Given records:
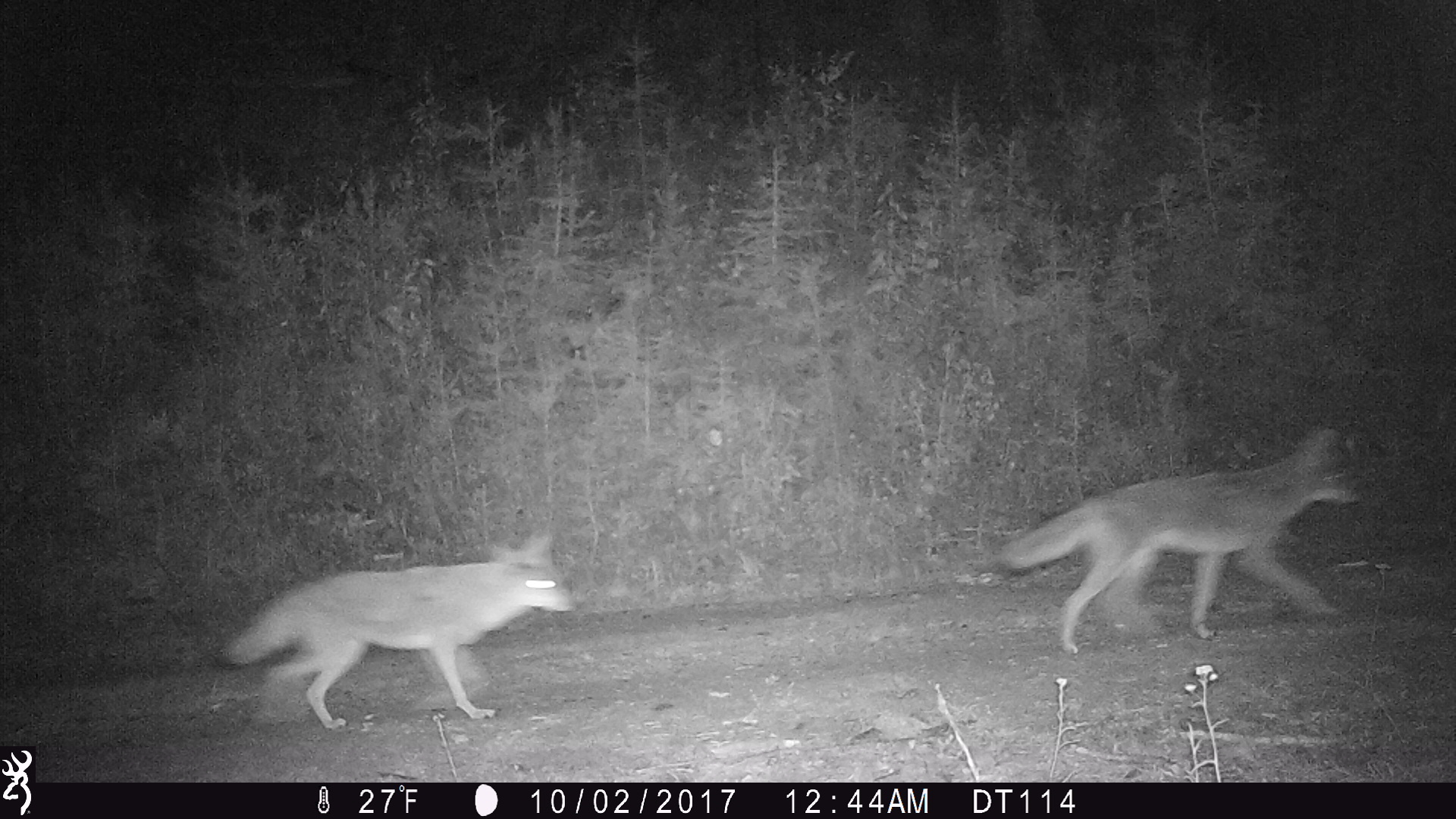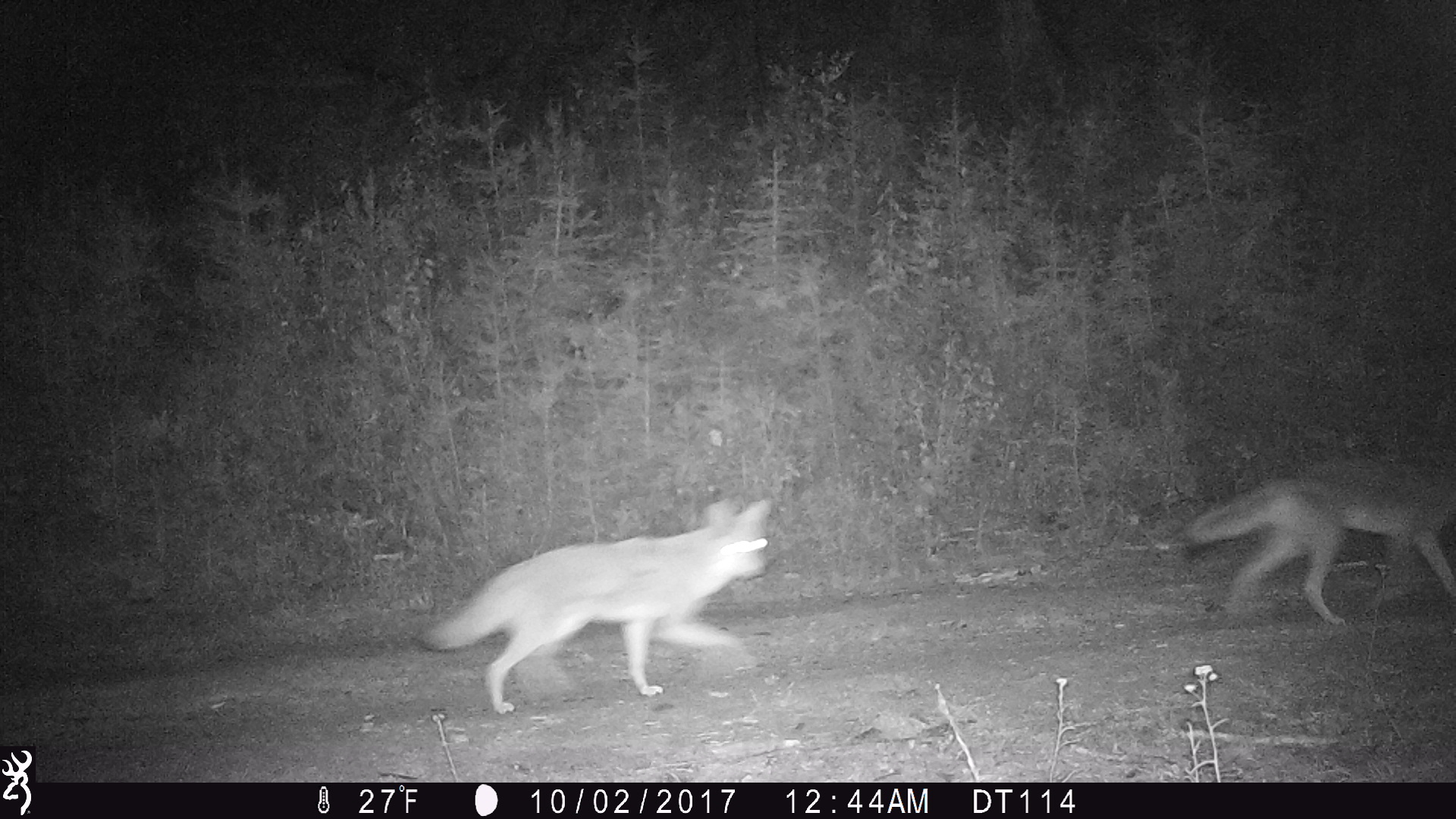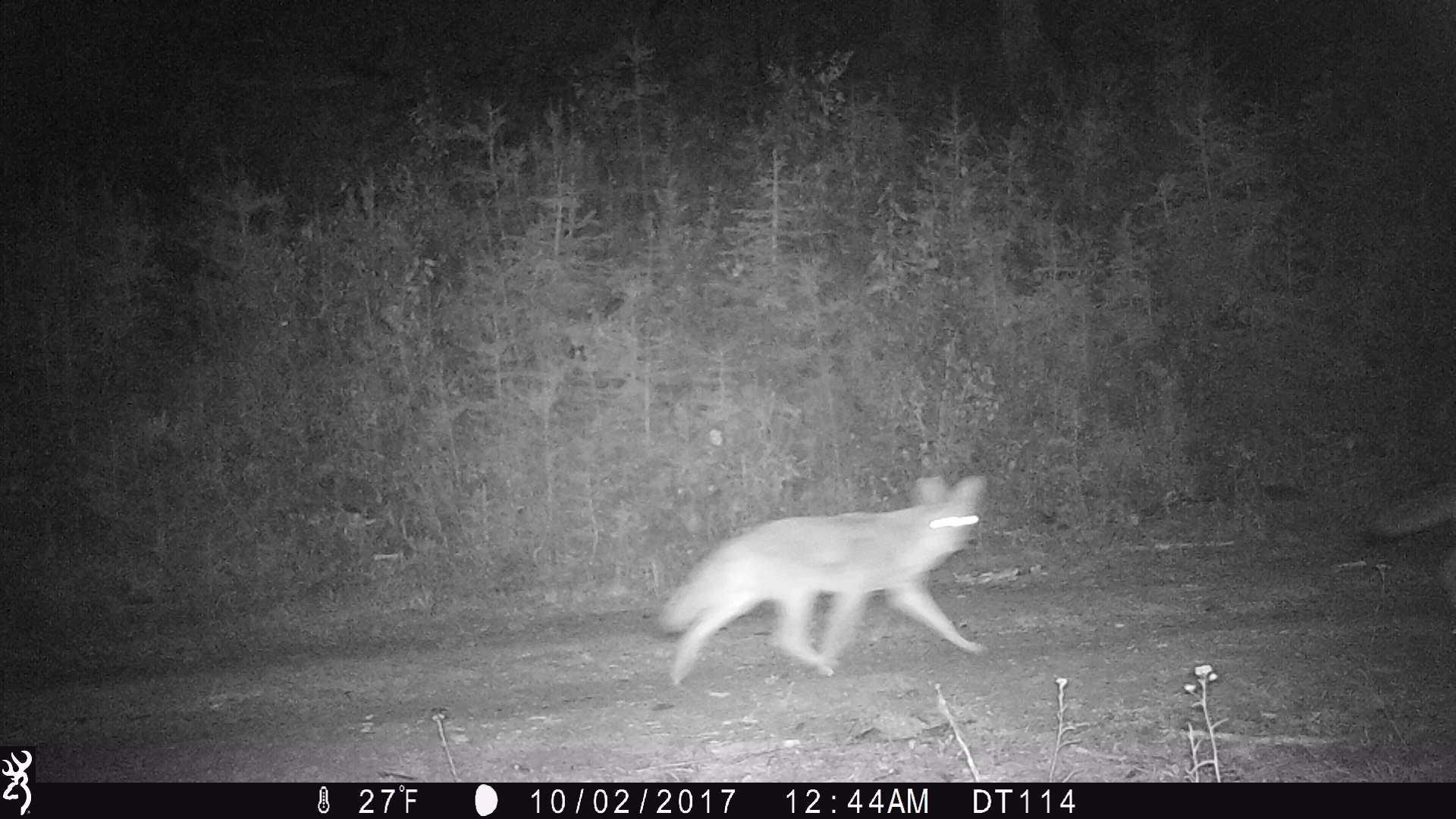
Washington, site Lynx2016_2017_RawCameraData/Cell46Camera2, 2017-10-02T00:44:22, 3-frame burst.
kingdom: Animalia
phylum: Chordata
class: Mammalia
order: Carnivora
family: Canidae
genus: Canis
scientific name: Canis latrans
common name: coyote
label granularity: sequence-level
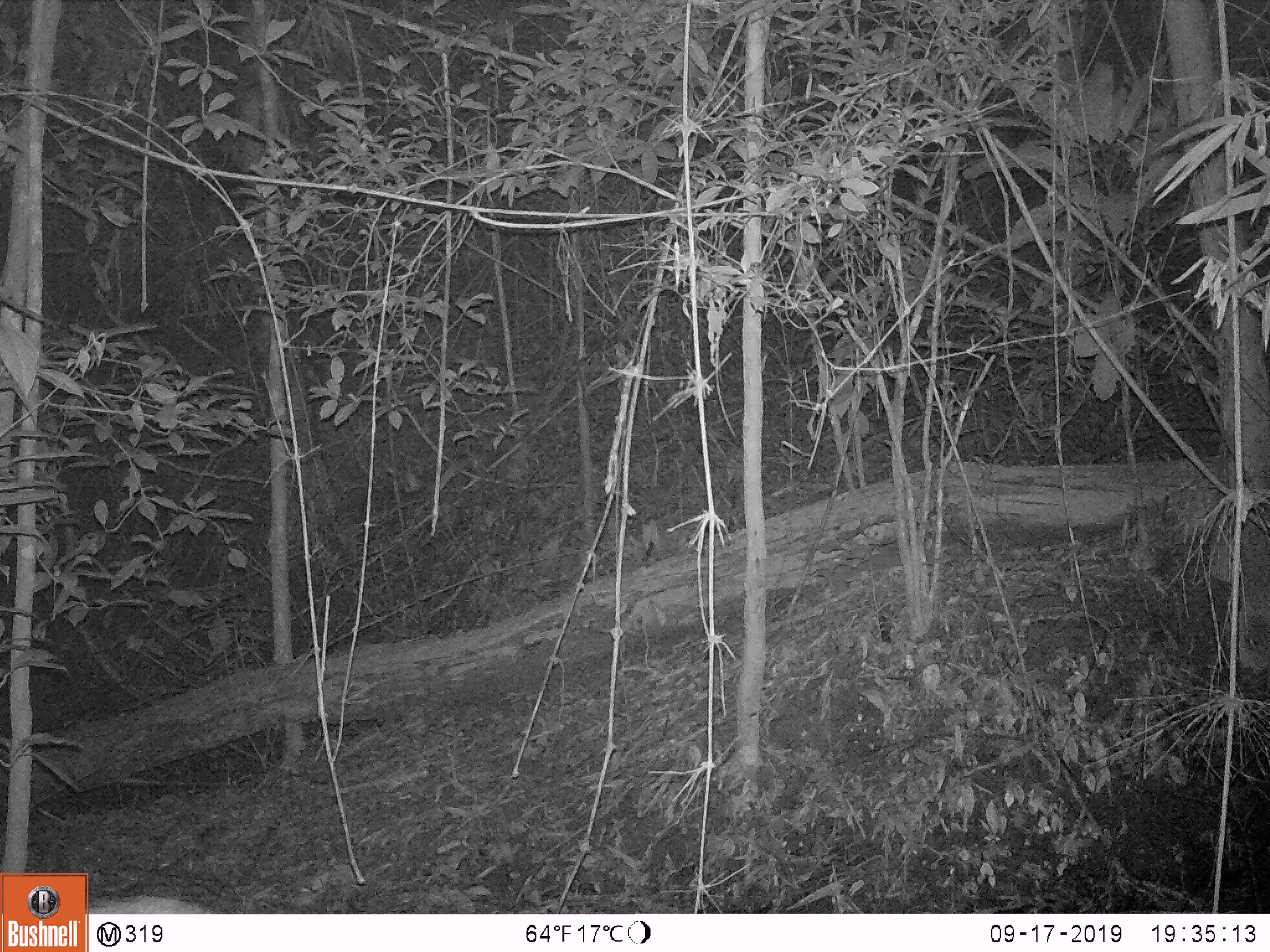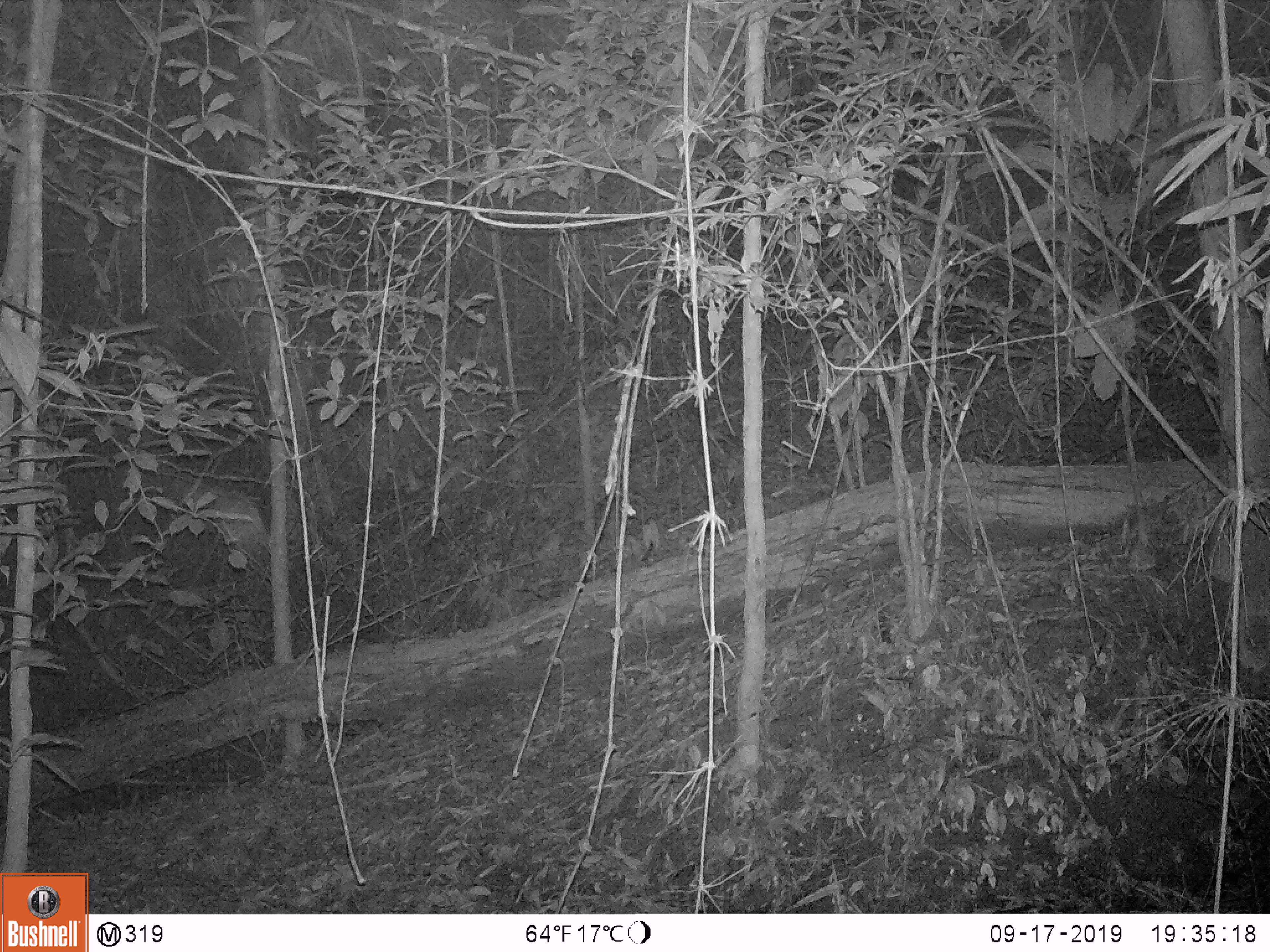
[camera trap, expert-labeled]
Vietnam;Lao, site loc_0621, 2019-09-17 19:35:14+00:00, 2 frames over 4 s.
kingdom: Animalia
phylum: Chordata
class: Mammalia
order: Artiodactyla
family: Suidae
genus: Sus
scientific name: Sus scrofa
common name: eurasian wild pig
Eurasian wild pig (Sus scrofa). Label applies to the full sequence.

Problem:
Would you transcribe all of the data exactly, omitting any pictures?

Answer for the task:
Washington, site Lynx2016_2017_RawCameraData/Cell46Camera2, 2017-10-02T00:44:22, 3-frame burst.
kingdom: Animalia
phylum: Chordata
class: Mammalia
order: Carnivora
family: Canidae
genus: Canis
scientific name: Canis latrans
common name: coyote
label granularity: sequence-level
[camera trap, expert-labeled]
Vietnam;Lao, site loc_0621, 2019-09-17 19:35:14+00:00, 2 frames over 4 s.
kingdom: Animalia
phylum: Chordata
class: Mammalia
order: Artiodactyla
family: Suidae
genus: Sus
scientific name: Sus scrofa
common name: eurasian wild pig
Eurasian wild pig (Sus scrofa). Label applies to the full sequence.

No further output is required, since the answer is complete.